§ Task instructions:
Output each line of the material exactly as it stands.

§ Extracted information:
==========
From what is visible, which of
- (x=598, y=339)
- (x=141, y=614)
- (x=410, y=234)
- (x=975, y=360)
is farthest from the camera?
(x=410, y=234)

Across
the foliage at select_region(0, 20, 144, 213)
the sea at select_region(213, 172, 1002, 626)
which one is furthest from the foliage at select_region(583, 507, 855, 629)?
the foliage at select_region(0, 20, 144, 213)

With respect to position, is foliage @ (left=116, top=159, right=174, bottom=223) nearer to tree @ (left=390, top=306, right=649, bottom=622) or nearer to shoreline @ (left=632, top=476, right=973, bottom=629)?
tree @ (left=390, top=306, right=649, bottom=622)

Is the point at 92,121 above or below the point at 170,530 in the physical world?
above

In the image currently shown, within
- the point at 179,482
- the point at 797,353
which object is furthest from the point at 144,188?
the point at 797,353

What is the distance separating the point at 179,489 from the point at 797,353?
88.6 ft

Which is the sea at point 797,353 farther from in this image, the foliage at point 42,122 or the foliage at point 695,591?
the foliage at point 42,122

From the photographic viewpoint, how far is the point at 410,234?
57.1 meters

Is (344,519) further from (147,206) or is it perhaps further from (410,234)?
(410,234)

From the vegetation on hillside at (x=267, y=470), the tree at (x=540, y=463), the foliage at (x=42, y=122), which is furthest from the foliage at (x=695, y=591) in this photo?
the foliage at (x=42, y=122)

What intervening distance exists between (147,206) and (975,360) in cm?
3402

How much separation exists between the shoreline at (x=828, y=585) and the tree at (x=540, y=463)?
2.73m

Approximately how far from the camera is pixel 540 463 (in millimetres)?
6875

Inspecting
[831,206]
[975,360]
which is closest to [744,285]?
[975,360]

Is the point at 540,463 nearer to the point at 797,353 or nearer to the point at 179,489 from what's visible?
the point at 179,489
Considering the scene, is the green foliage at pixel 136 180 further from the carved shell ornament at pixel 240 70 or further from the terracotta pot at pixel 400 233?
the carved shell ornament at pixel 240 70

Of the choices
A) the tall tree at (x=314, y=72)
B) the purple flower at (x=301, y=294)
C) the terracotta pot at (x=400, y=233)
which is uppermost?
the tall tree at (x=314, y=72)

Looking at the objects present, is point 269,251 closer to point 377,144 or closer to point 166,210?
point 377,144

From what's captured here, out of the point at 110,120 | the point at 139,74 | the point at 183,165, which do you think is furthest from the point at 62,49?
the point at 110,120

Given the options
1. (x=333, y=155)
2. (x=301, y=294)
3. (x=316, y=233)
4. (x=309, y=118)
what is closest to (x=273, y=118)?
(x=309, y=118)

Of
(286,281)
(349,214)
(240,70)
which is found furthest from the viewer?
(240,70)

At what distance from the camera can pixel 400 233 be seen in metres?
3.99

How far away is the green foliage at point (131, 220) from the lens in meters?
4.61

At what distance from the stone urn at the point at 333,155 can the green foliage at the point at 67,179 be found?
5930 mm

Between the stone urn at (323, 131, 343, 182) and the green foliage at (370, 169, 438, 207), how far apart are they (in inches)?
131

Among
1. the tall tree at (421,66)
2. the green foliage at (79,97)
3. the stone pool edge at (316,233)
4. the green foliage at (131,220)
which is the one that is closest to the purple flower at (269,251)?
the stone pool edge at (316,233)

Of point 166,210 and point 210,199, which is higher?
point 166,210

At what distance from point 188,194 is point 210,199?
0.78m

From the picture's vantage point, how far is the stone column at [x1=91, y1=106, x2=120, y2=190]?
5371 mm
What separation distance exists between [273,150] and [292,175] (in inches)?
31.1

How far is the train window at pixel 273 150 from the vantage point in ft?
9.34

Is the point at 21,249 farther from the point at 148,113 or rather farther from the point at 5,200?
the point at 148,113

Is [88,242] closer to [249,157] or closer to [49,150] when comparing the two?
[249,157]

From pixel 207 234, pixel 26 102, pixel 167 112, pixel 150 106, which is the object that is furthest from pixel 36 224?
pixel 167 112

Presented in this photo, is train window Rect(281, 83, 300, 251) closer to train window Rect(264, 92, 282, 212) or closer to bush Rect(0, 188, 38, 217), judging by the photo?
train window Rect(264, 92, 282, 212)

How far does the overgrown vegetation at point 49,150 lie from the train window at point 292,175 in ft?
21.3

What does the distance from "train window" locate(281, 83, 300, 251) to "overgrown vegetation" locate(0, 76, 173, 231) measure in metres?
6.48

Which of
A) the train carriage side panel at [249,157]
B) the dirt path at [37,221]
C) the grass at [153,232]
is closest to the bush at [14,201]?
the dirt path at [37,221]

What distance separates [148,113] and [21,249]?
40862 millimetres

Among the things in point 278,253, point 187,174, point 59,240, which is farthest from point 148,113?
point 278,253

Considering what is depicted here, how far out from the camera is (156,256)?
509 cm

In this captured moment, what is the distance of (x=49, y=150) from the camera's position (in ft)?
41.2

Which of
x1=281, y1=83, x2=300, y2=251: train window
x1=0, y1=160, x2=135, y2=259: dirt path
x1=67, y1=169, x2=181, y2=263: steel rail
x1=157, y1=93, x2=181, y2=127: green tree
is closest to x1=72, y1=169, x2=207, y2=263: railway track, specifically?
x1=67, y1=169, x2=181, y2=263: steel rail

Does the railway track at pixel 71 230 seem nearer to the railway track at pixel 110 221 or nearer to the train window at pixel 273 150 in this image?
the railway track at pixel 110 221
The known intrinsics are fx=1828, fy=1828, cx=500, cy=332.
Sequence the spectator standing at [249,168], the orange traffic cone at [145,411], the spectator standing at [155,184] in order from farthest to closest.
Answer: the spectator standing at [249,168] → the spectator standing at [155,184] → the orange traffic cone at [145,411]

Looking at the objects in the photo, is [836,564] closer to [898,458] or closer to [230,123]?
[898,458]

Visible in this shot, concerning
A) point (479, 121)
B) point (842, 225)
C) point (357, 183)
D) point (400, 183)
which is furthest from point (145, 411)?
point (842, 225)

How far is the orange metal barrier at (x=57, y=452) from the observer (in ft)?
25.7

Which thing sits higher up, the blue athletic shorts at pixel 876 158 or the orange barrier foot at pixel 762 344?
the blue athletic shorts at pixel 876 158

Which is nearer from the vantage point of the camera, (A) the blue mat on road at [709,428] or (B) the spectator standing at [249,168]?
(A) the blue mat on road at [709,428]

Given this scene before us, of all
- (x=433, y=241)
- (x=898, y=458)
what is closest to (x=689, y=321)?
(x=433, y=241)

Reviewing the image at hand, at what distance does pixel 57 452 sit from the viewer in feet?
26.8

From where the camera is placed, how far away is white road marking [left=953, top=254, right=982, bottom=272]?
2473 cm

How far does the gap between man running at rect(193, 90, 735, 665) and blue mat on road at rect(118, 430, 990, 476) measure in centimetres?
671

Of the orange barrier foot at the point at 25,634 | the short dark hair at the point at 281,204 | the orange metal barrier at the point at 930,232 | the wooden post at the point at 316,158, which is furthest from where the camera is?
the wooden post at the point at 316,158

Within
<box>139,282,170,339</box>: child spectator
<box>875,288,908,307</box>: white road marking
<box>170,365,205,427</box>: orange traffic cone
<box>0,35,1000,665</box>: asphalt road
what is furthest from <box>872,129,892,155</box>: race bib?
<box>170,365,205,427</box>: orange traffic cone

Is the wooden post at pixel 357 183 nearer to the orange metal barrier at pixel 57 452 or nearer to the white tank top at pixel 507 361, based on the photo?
==========
§ Task output:
From what is visible, which of
- (x=598, y=339)
- (x=141, y=614)
- (x=410, y=234)
- (x=975, y=360)
is farthest from the camera?
(x=410, y=234)

Across
the foliage at select_region(0, 20, 144, 213)
the sea at select_region(213, 172, 1002, 626)
which one is furthest from the foliage at select_region(583, 507, 855, 629)?
the foliage at select_region(0, 20, 144, 213)

With respect to position, is foliage @ (left=116, top=159, right=174, bottom=223) nearer to tree @ (left=390, top=306, right=649, bottom=622) or nearer to shoreline @ (left=632, top=476, right=973, bottom=629)?
tree @ (left=390, top=306, right=649, bottom=622)

Is the point at 92,121 above or below the point at 170,530 in the physical world?
above

In the image currently shown, within
- the point at 179,482
- the point at 797,353
which object is furthest from the point at 144,188?
the point at 797,353

What is the distance separating the point at 179,489 from the point at 797,353?
88.6 ft

Which is the sea at point 797,353 farther from in this image, the foliage at point 42,122 or the foliage at point 695,591?
the foliage at point 42,122

From the photographic viewpoint, how far is the point at 410,234?
57.1 meters

Is (344,519) further from (147,206) or is it perhaps further from (410,234)?
(410,234)

From the vegetation on hillside at (x=267, y=470), the tree at (x=540, y=463), the foliage at (x=42, y=122), which is furthest from the foliage at (x=695, y=591) in this photo?
the foliage at (x=42, y=122)

What intervening distance exists between (147,206) and (975,360) in cm?
3402

How much separation exists between the shoreline at (x=828, y=585) and the tree at (x=540, y=463)?
2.73m

Approximately how far from the camera is pixel 540 463 (in millimetres)?
6875

Inspecting
[831,206]
[975,360]
which is closest to [744,285]?
[975,360]

Is the point at 540,463 nearer to the point at 797,353 or nearer to the point at 179,489 from what's visible?
the point at 179,489
Considering the scene, is the green foliage at pixel 136 180 further from the carved shell ornament at pixel 240 70 or further from the terracotta pot at pixel 400 233?
the carved shell ornament at pixel 240 70

Of the choices
A) the tall tree at (x=314, y=72)
B) the purple flower at (x=301, y=294)
C) the terracotta pot at (x=400, y=233)
which is uppermost?
the tall tree at (x=314, y=72)

Looking at the objects present, is point 269,251 closer to point 377,144 or closer to point 166,210?
point 377,144

From what's captured here, out of the point at 110,120 | the point at 139,74 | the point at 183,165, which do you think is furthest from the point at 62,49?
the point at 110,120

Given the options
1. (x=333, y=155)
2. (x=301, y=294)
3. (x=316, y=233)
4. (x=309, y=118)
what is closest to (x=273, y=118)?
(x=309, y=118)

Of
(286,281)
(349,214)
(240,70)
which is found furthest from the viewer?
(240,70)

At what distance from the camera can pixel 400 233 be seen in metres?
3.99

How far away is the green foliage at point (131, 220) from the lens in meters?
4.61

At what distance from the stone urn at the point at 333,155 can the green foliage at the point at 67,179 be found?
5930 mm

Between the stone urn at (323, 131, 343, 182) and the green foliage at (370, 169, 438, 207), how far apart are they (in inches)?
131

Among
1. the tall tree at (421,66)
2. the green foliage at (79,97)
3. the stone pool edge at (316,233)
4. the green foliage at (131,220)
which is the one that is closest to the purple flower at (269,251)?
the stone pool edge at (316,233)

Of point 166,210 and point 210,199, which is higher?
point 166,210

At what distance from point 188,194 is point 210,199?
0.78m

From the picture's vantage point, how far is the stone column at [x1=91, y1=106, x2=120, y2=190]?
5371 mm
What separation distance exists between [273,150] and [292,175] (in inches)?
31.1

How far is the train window at pixel 273 150 from the vantage point in ft?
9.34

Is the point at 21,249 farther from the point at 148,113 or rather farther from the point at 5,200?
the point at 148,113

Is [88,242] closer to [249,157] or closer to [49,150] when comparing the two?
[249,157]

From pixel 207 234, pixel 26 102, pixel 167 112, pixel 150 106, which is the object that is furthest from pixel 36 224?
pixel 167 112

Presented in this photo, is train window Rect(281, 83, 300, 251) closer to train window Rect(264, 92, 282, 212) or closer to bush Rect(0, 188, 38, 217), judging by the photo?
train window Rect(264, 92, 282, 212)

How far does the overgrown vegetation at point 49,150 lie from the train window at point 292,175 in ft?
21.3

What does the distance from "train window" locate(281, 83, 300, 251) to "overgrown vegetation" locate(0, 76, 173, 231) measure in metres?
6.48

Which of
A) the train carriage side panel at [249,157]
B) the dirt path at [37,221]
C) the grass at [153,232]
is closest to the bush at [14,201]?
the dirt path at [37,221]

What distance separates [148,113] and [21,249]?
40862 millimetres

Among the things in point 278,253, point 187,174, point 59,240, which is farthest from point 148,113?
point 278,253

Considering what is depicted here, how far out from the camera is (156,256)?
509 cm

In this captured moment, what is the distance of (x=49, y=150) from the camera's position (in ft)?
41.2

Which of
x1=281, y1=83, x2=300, y2=251: train window
x1=0, y1=160, x2=135, y2=259: dirt path
x1=67, y1=169, x2=181, y2=263: steel rail
x1=157, y1=93, x2=181, y2=127: green tree
is closest to x1=72, y1=169, x2=207, y2=263: railway track, specifically?
x1=67, y1=169, x2=181, y2=263: steel rail

Does the railway track at pixel 71 230 seem nearer to the railway track at pixel 110 221 or nearer to the train window at pixel 273 150 in this image?
the railway track at pixel 110 221
The known intrinsics are fx=1828, fy=1828, cx=500, cy=332.
Sequence the spectator standing at [249,168], the orange traffic cone at [145,411], the spectator standing at [155,184] in order from farthest to closest.
Answer: the spectator standing at [249,168] → the spectator standing at [155,184] → the orange traffic cone at [145,411]

Looking at the objects in the photo, is [836,564] closer to [898,458] or closer to [230,123]?
[898,458]

Visible in this shot, concerning
A) point (479, 121)
B) point (842, 225)
C) point (357, 183)
D) point (400, 183)
which is furthest from point (145, 411)?
point (842, 225)

How far is the orange metal barrier at (x=57, y=452) from the observer (in ft)?
25.7

Which thing sits higher up, the blue athletic shorts at pixel 876 158 or the orange barrier foot at pixel 762 344?
the blue athletic shorts at pixel 876 158

Which is nearer from the vantage point of the camera, (A) the blue mat on road at [709,428] or (B) the spectator standing at [249,168]?
(A) the blue mat on road at [709,428]

Given this scene before us, of all
- (x=433, y=241)
- (x=898, y=458)
what is closest to (x=689, y=321)?
(x=433, y=241)

Reviewing the image at hand, at what distance does pixel 57 452 sit from the viewer in feet?
26.8

From where the camera is placed, how far away is white road marking [left=953, top=254, right=982, bottom=272]?
2473 cm

How far does the gap between man running at rect(193, 90, 735, 665) and blue mat on road at rect(118, 430, 990, 476) measure in centimetres?
671

Of the orange barrier foot at the point at 25,634 | the short dark hair at the point at 281,204 | the orange metal barrier at the point at 930,232 | the wooden post at the point at 316,158, which is furthest from where the camera is?
the wooden post at the point at 316,158

Within
<box>139,282,170,339</box>: child spectator
<box>875,288,908,307</box>: white road marking
<box>170,365,205,427</box>: orange traffic cone
<box>0,35,1000,665</box>: asphalt road
what is furthest from <box>872,129,892,155</box>: race bib?
<box>170,365,205,427</box>: orange traffic cone

Is the wooden post at pixel 357 183 nearer to the orange metal barrier at pixel 57 452 or nearer to the white tank top at pixel 507 361, based on the photo?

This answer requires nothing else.